Last night, Papa woke up and sat at the edge of the bed. I woke up. "What's wrong, Papa?" "Oh, I thought I smelled a fire, but I guess it was nothing." Well, Mama lit a spiritual fire last night and sent it to Jesus.

Our Danny, 19, has been out of hand. I got so upset with him and then began to chew on Jim. I asked the Lord to forgive me and asked Papa to forgive me. I knew I had stepped over the line. And that on my own, I was going to get in big trouble with the Lord and with Papa. Mama's fear ain't a good thing. So I went up to bed and Papa waited up for Dan. I prayed upstairs. I said, "God, I am at wits end with this kid. Do something to let me know that You are listening to my prayers."

Well, earlier when Papa was awakened by the smell of fire, I asked him, "Well, Honey, did Dan get home?" "Yeah, he got home. The brakes went out of his car."

The Holy Spirit spoke, "Well, Mama, there ya go. I know how to stop Dan." Well, Mama was purrrrin then. Now Danny knows that Mama prayed for that one. When he gets up this morning, he will be watching me and knowing that God and Mama had something to do with the brakes going out of the car. Oh, Yeah. But I am going to keep a straight face. Well, I am gonna try.

▶ **Information shown**:

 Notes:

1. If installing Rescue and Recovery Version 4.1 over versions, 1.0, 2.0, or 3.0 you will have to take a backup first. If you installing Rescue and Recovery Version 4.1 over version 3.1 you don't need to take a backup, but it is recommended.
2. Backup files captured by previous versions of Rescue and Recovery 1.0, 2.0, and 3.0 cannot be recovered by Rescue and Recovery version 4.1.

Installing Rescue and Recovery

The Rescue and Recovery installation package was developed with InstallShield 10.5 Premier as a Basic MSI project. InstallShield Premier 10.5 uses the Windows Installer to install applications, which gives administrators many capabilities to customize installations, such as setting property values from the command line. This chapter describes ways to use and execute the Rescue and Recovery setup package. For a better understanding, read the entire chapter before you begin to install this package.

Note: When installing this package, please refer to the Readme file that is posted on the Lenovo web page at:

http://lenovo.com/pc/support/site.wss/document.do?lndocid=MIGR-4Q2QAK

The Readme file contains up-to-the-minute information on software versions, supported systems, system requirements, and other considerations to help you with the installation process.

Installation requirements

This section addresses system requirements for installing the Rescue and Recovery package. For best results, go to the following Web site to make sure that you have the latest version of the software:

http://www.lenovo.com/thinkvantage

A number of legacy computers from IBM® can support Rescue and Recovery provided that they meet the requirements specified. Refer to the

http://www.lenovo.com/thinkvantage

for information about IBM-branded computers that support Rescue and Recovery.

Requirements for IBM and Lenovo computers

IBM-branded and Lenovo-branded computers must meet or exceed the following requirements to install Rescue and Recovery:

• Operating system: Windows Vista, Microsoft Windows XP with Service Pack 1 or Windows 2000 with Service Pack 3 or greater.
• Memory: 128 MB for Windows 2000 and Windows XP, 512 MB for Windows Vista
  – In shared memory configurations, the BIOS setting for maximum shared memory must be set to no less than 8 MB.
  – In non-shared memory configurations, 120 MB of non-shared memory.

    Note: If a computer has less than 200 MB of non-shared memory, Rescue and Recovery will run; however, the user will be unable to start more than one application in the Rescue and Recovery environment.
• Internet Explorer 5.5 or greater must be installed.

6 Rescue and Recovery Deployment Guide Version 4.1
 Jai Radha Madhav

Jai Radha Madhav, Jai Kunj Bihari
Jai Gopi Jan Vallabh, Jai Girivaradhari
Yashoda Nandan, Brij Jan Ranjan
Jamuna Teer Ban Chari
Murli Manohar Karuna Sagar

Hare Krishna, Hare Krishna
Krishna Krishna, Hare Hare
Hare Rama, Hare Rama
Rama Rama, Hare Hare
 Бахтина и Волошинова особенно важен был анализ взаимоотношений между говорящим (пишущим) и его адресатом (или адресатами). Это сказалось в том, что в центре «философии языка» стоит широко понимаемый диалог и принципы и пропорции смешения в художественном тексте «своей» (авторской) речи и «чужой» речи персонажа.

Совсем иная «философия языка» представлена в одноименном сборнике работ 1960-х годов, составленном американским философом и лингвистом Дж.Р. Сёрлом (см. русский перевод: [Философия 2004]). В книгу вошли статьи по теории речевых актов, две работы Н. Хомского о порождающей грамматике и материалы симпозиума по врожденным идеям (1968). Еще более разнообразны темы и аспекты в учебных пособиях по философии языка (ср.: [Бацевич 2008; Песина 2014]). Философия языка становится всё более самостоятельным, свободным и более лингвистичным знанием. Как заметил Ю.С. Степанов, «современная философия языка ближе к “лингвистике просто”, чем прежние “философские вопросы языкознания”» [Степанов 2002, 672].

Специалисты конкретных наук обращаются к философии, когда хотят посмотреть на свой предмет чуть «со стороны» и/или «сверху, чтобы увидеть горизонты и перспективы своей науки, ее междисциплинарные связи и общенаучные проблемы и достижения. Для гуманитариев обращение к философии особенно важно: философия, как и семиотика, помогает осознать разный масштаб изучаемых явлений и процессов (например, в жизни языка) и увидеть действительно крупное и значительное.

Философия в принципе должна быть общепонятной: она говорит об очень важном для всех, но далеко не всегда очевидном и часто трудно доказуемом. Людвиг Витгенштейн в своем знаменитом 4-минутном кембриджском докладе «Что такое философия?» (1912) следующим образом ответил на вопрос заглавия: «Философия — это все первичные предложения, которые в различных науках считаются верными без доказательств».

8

▶ **List of tasks**:
A - In the story about Dan's brakes, how old is Danny?
B - Please list every passage that appears in quotation marks in the story about Dan's brakes.
C - Carry the story about Dan's brakes on past its final sentence.

▶ **Task responses**:
A - He is 19.

B -
- "What's wrong, Papa?"
- "Oh, I thought I smelled a fire, but I guess it was nothing."
- "God, I am at wits end with this kid. Do something to let me know that You are listening to my prayers."
- "Well, Honey, did Dan get home?"
- "Yeah, he got home. The brakes went out of his car."
- "Well, Mama, there ya go. I know how to stop Dan."

C -
But I know that Danny is a prophet of God. Not an obedient one. He is like Jonah. And right now Danny is supposedly sleeping but, actually, he is in the belly of the whale. When I got up early this morning, I heard him tossing and turning in his bed. God knows how to handle His young prophets. Lest any of you think that Danny is mild mannered and not a problem? He is covered in tattoos and earrings. And if I was a fearful mother, I would have committed Harry Karry by now. Papa says Danny will be OK, and I am in agreement with the priest of our home. "Danny will be OK."

Mothers, we need to honor our men. If we are Sarahs and Marys, our husbands are Abrahams and Josephs. But Satan has again lied to us. "Well, your husband is so bad that you don't have to submit to him" and "Your children are all bums because they are like your husband." No, this is all a lie of Satan. Our husbands are Abrahams and we have Issacs in our wombs.

Well, I gotta get back home. I hear Papa calling me, and I must greet him and give him his coffee.